Investigations and redress procedures have been launched by the victims. Messrs. Audet, Daoust and Yee did not miss the opportunity to inform me, as well as my colleague, the member for Marguerite-d'Youville at the National Assembly, of the problems they faced. As a matter of fact, we made representations jointly to the Minister of Foreign Affairs to ask him to intervene in this matter to defend these people and all the other Canadians and Quebeckers whose rights were obviously abused by this agency.

The Quebec minister of international relations, Sylvain Simard, was also interested in this matter, as were some of the media, who made inquiries of the United Nations only to be turned away and to see a number of those responsible for this sidestep the issue.

There is definitely something very fishy here. It seems that the federal government was aware of these dodgy manoeuvres by INARI. INARI's financial director, a certain Louie Moore, had apparently been convicted of fraud in the United States, and banned from France on the same grounds. Yet, on a number of occasions, he was able to cross the border in order to pursue his illegal activities on Canadian soil.

It was therefore the duty of the Canadian government to intervene in order to assist the victims and ensure such a thing could never happen again. The Minister of Foreign Affairs therefore wrote last December informing me that a representative of the Canadian delegation to the UN would be attending the next meeting of the committee responsible for NGOs, in mid-January 1998, in order to make sure this case was raised and that proceedings were initiated to resolve the disputes.

That committee would then have the authority to suspend INARI's observer status and, eventually, to withdraw any United Nations accreditation. We are now half way through March and have still heard nothing about the outcome of this theoretical meeting.

In my opinion, the victims of this fraud have waited long enough, and they now deserve to know where the matter stands, after the meeting of the UN committee responsible for NGOs.

It is high time the government showed some compassion regarding this issue and informed the House and those directly affected by this fraud of the outcome of its representations to the United Nations.

These dispossessed people have suffered enough because of the irresponsibility, the proscratination and the apathy of the people involved.

Hobby FarmersAdjournment Proceedings

7:20 p.m.

Peterborough Ontario

Liberal

Peter Adams LiberalParliamentary Secretary to Leader of the Government in the House of Commons

Mr. Speaker, in May, three businessmen from the Montreal region wrote to the Minister of Foreign Affairs to complain about the fraudulent practices of the international agency for rural industrialization, a non-governmental organization accredited with the United Nations.

A reply was sent, explaining that INARI is a private organization based in Togo, with the status of observer at the UN's Economic and Social Council and its subsidiary bodies. It is strictly in that capacity that INARI participates in ECOSOC's debates, and its status does not in any way engage the responsibility of the UN or its member states regarding the legality of its activities.

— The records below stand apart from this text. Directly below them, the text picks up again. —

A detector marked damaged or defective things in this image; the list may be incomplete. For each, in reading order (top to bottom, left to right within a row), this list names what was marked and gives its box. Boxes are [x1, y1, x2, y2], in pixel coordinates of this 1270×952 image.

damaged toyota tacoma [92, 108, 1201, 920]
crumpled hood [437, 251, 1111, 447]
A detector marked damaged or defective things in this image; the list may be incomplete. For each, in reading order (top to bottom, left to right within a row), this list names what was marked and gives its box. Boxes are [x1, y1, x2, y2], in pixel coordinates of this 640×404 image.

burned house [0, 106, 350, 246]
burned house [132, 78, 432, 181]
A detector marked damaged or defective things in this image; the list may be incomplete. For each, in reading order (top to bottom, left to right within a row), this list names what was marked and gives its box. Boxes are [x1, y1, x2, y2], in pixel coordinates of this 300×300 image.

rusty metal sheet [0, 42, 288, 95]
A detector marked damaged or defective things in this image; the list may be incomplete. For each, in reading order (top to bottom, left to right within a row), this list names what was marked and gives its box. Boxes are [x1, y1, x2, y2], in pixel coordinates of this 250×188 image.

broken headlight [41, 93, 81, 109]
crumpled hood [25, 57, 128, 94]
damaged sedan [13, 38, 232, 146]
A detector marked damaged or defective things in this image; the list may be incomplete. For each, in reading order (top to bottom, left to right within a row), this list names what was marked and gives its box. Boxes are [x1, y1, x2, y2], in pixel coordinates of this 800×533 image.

Since INARI is a private organization based in Togo, the Canadian government does not have jurisdiction to get involved in the management of its internal affairs. Still, we did report the complaint made by these Canadian businessmen to the UN secretariat, which pledged to refer it to the UN committee responsible for NGOs. The members of that committee—Canada is not one of them—review issues relating to NGOs at the United Nations, and can review, if necessary, the observer status granted to certain NGO's.

I undertake to provide the member with a full written version of this reply.

Hobby FarmersAdjournment Proceedings

7:20 p.m.

The Deputy Speaker

The motion to adjourn the House is now deemed adopted. Accordingly, the House stands adjourned until tomorrow at 10 a.m., pursuant to Standing Order 24(1).